The core spray finding gives examples of internal or external events in parentheses. List every one of them.

◆ Given text ◆
******************************
The CS systems were modified, in 1981, in accordance with a US NRC Safety Evaluation (SER Supporting Amendment Number 44 to Facility Operating License Number DPR-63 Niagara Mohawk Power Corporation Nine Mile Point Nuclear Station, Unit 1, Docket Number 50-220.) This safety evaluation states: The licensees letter of March 2, 1981 proposed installing a keep-full system, a high point vent, and associated containment piping, valves and control circuitry. The keep-full system maintains a water inventory in the CS piping during normal operation. This system should prevent any water hammer if the CS system were activated.
Analysis.
The performance deficiency associated with this event is that an operability determination was not performed for CS with the keep-full system out of service. The finding is greater than minor, because it is associated with the configuration control attribute of the mitigating system cornerstone and adversely affects the cornerstone objective. Specifically, the reliability of the 12 CS train was reduced due to the increased susceptibility for water hammer that would potentially cause piping damage and affect the capability of the 12 CS train to respond to an initiating event.
Using the Phase I of the Reactor Safety SDP the finding is determined to be of very low safety significance, (Green), because it is not a design or qualification deficiency and it does not represent an actual loss of the CS safety function or of a single CS train that contributes to internal or external event (e.g., seismic, fire, flooding, or severe weather)core damage accident sequences. Also, there was no evidence of significant draining of the number 12 CS train piping during the time period that the keep-full system was removed from service.
A contributing cause of the finding is related to the human performance cross-cutting area. Operators removed a core spray keep-full system from service without determining the effect of its removal on the core spay system. This performance deficiency was entered into the corrective action program (DER NM-2003-3334).
******************************
◆ Provided records ◆
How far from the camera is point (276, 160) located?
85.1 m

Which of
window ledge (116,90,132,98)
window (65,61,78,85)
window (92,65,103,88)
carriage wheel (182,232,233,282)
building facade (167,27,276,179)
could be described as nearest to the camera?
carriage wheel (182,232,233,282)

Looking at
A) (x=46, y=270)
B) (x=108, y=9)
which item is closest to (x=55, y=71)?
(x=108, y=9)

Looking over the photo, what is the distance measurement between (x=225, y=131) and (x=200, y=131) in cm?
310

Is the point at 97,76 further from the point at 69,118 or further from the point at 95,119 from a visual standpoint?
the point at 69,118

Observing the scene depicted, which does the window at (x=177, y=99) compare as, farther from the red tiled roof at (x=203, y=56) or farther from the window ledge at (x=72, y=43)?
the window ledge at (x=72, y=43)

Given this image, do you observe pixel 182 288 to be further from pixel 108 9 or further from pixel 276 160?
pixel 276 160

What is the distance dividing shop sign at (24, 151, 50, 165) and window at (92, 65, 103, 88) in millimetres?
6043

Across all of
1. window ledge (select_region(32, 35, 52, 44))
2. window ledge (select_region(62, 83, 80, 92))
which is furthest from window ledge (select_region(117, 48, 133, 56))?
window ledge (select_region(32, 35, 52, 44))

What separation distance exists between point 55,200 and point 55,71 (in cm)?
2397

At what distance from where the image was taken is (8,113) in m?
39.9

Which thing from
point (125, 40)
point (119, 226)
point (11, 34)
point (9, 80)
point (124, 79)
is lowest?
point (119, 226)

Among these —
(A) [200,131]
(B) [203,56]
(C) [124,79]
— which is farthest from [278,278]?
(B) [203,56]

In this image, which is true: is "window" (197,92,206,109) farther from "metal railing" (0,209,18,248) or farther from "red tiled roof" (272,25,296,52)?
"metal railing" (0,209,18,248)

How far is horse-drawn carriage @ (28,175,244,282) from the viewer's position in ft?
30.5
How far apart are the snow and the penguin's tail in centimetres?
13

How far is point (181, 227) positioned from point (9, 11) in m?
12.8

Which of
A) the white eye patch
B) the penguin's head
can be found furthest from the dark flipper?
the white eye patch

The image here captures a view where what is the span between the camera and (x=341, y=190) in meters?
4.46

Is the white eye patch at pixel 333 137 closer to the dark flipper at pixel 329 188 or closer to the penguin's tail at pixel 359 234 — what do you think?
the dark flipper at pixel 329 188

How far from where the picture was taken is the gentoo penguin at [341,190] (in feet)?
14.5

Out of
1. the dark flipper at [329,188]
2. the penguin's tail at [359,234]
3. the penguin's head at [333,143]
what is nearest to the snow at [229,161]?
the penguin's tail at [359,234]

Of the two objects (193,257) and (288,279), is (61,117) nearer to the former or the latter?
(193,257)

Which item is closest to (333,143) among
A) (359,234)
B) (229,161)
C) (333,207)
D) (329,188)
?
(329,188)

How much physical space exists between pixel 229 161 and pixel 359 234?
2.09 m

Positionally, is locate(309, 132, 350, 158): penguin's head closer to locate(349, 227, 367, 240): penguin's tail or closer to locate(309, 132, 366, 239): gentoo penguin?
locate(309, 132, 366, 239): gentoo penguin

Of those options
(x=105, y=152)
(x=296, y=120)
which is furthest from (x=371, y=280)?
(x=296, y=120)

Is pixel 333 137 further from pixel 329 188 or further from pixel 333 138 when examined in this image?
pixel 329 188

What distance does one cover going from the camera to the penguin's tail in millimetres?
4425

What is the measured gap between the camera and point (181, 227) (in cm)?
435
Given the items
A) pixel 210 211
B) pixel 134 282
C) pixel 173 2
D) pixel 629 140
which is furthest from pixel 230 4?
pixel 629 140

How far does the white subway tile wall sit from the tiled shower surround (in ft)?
******************************
◆ Solution below ◆
- seismic
- fire
- flooding
- severe weather